Published in KPBS On Air Magazine August 2003

“I was a huge ABBA fan as a kid,” 37 year-old Ellen Harvey confesses. “At 8, I danced to their first album on our sofa in Sweden.” Now the former San Diegan, a professional dancer-singer-actor, is coming back ‘home’ in the national touring company of the smash-hit ABBA musical, “Mamma Mia!” (at the Civic Theatre, August 12-24).

Harvey’s parents, long-time theater professors at San Diego State University, are proud — of their daughter’s theatrical success, and the Swedish connection. Anne-Charlotte Harvey was born in Stockholm, and was awarded the King of Sweden’s Gold Medal for her work promoting Swedish culture in the U.S. She’s a translator, dramaturge and acknowledged expert on the famous Swedish playwright/novelist/poet August Strindberg, Sweden’s other most famous export.

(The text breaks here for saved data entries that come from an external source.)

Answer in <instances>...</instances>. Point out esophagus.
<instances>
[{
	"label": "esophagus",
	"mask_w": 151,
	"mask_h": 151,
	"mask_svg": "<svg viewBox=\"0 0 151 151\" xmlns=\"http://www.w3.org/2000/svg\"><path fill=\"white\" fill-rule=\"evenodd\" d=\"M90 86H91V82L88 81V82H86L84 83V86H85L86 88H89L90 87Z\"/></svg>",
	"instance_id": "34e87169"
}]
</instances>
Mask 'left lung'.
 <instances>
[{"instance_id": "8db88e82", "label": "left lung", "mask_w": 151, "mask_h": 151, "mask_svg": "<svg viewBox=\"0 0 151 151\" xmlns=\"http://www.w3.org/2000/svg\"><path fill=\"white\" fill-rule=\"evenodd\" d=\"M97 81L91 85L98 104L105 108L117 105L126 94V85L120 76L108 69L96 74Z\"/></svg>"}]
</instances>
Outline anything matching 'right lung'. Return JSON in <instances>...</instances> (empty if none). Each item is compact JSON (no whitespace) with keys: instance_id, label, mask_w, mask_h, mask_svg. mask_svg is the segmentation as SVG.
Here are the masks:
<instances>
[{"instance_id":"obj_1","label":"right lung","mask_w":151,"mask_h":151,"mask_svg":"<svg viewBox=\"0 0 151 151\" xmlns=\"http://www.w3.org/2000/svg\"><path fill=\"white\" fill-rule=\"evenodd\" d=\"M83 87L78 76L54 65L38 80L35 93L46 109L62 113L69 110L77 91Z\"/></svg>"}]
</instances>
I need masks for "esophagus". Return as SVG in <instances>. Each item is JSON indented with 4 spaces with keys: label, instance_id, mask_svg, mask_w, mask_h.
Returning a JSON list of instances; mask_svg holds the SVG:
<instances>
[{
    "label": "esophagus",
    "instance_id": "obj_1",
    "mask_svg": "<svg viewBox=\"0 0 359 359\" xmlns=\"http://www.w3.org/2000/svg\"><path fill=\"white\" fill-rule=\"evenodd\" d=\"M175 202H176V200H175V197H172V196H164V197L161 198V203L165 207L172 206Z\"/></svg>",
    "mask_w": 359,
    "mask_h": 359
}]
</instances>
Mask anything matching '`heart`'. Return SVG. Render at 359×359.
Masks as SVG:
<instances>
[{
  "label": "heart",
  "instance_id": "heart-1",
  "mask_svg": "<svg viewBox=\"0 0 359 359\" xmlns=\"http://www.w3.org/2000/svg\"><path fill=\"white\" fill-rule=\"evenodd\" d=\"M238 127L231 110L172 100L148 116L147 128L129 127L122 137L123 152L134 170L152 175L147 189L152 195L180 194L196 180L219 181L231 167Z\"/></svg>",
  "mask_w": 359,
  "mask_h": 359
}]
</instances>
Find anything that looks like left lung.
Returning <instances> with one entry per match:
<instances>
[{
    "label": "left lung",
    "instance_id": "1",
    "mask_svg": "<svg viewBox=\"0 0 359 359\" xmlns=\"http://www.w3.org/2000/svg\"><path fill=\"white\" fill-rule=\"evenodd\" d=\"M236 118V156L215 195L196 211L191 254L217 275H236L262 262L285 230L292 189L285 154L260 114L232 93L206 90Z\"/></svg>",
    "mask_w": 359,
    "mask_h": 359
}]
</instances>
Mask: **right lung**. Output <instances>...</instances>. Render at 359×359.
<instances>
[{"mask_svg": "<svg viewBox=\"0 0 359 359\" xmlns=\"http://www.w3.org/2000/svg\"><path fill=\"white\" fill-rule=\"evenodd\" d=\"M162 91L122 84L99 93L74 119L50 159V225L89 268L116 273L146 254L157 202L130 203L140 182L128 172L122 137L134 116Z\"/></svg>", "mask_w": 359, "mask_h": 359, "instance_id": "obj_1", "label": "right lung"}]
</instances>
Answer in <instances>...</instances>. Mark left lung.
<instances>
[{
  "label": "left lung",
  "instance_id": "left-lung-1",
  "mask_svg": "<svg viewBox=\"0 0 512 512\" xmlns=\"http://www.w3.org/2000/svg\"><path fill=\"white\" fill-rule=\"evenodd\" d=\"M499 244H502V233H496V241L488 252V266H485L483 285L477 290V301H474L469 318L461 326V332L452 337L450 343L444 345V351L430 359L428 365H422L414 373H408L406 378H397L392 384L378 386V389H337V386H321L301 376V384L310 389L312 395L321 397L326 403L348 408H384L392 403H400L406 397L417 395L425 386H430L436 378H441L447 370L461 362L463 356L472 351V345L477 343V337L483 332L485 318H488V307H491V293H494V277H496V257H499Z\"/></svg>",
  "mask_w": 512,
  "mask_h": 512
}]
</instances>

Michael Harvey is a known and respected local actor and director who focuses on classics by the likes of Shaw, Shakespeare and Sheridan. So how did their daughter, who came up through San Diego Junior Theatre, attended Helix High, and went on to get a conservatory degree in acting, wind up in a touring Broadway musical based on the songs of the bubble-gum pop-rock phenom of the 1970s?

Ellen Harvey was never pushed into the ‘family business,’ but she got her start playing the Baby Jesus at 3 months of age. “I always say it was the highlight of my career,” quips the ebullient, multi-talented performer. “How does it get better than that?” Well, it has. She performed on Broadway in “The Music Man” and understudied Diahann Carroll as Norma Desmond on the tour of “Sunset Boulevard.” Then, much to her surprise (“Me? Sing rock ‘n’ roll?”), she landed a leading role in the touring company of “Mamma Mia!,” the 1997 runaway hit with songs by Benny Andersson and Björn Ulvaeus (the two Bs in ABBA) that’s become one of the most successful musicals of all time.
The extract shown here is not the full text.